- MATERIAL FOR THE TASK:

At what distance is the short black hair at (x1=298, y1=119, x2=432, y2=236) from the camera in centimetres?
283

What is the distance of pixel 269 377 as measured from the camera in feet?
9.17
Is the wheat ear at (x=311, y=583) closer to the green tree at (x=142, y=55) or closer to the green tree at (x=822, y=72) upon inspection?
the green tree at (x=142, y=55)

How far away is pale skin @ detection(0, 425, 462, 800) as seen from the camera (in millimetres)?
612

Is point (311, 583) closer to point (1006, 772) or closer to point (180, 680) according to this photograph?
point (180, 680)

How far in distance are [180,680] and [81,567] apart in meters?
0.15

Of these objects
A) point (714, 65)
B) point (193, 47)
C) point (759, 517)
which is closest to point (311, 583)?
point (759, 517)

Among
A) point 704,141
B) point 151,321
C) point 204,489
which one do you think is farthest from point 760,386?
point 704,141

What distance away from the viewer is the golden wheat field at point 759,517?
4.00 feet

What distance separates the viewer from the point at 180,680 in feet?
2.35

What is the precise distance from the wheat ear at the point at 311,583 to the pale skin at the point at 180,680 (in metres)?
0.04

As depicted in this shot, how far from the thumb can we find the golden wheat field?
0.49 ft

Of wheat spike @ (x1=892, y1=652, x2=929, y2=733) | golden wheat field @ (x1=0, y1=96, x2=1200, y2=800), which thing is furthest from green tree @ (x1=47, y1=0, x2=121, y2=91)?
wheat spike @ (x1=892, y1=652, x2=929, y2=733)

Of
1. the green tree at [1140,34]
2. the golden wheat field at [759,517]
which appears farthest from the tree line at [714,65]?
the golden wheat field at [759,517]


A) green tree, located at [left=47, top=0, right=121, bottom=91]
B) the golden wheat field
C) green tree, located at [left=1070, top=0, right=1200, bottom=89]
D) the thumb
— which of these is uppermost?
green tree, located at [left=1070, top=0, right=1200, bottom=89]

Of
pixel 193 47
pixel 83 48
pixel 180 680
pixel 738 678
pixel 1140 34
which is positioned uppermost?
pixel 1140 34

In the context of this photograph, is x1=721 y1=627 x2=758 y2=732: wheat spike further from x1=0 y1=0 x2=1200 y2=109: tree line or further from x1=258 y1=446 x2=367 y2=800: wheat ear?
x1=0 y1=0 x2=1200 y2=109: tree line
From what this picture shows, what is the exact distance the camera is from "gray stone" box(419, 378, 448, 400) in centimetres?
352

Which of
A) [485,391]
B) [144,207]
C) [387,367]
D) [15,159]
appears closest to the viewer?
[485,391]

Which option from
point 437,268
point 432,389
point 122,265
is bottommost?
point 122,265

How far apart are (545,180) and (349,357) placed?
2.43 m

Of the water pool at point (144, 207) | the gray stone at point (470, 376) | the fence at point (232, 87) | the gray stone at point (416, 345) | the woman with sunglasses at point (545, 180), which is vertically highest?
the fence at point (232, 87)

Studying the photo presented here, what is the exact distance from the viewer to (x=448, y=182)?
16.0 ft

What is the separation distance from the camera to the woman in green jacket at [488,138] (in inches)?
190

- REQUIRED WORK: Rewrite every line from the one containing "Studying the photo" through the end of the records, keeping the records' own wording unchanged. Multiply each distance in the answers by 1.45 and round it to its original number of decimal places, with halves rounded up.

- RESPONSE TO THIS TASK:
Studying the photo presented here, what is the exact distance from the viewer to (x=448, y=182)?
23.2 ft

What is the separation distance from the camera to the woman in green jacket at [488,138] (in inches)?
276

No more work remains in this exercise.